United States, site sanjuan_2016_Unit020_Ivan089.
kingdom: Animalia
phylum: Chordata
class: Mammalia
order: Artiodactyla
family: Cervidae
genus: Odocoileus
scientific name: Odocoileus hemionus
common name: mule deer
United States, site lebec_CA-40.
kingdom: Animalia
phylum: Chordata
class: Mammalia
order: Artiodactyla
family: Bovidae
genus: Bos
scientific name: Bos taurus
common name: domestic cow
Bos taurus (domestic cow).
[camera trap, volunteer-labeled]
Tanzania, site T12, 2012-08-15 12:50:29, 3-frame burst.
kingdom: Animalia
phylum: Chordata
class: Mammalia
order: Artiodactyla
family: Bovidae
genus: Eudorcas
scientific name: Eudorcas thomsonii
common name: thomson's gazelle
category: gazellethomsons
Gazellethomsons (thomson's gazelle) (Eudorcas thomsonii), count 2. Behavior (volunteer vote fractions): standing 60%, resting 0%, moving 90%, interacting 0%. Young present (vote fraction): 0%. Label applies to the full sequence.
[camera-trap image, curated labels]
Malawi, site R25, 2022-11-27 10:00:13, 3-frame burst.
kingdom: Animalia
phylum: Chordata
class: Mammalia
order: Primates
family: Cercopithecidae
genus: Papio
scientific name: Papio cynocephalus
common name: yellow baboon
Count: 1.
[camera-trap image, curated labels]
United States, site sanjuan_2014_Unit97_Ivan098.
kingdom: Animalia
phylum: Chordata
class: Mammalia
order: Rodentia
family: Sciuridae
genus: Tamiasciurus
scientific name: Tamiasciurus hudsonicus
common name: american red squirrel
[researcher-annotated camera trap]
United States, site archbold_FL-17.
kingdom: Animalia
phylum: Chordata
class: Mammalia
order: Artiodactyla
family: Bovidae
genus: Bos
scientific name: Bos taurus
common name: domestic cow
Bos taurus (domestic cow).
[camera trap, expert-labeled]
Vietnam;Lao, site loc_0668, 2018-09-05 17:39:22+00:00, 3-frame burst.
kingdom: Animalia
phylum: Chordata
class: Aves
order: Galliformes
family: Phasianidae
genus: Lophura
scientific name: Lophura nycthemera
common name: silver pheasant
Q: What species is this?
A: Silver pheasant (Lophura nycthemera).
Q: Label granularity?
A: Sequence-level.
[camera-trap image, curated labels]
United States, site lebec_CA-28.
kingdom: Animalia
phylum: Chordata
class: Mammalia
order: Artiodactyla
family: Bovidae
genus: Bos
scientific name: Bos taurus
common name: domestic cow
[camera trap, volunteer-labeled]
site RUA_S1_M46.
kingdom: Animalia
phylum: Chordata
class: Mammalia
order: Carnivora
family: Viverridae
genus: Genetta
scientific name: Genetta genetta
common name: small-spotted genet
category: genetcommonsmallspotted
---*---
■ Exercise details ■
Look through the data above. Each line containing the word "frame" needs to be copied.

■ Result for this exercise ■
Tanzania, site T12, 2012-08-15 12:50:29, 3-frame burst.
Malawi, site R25, 2022-11-27 10:00:13, 3-frame burst.
Vietnam;Lao, site loc_0668, 2018-09-05 17:39:22+00:00, 3-frame burst.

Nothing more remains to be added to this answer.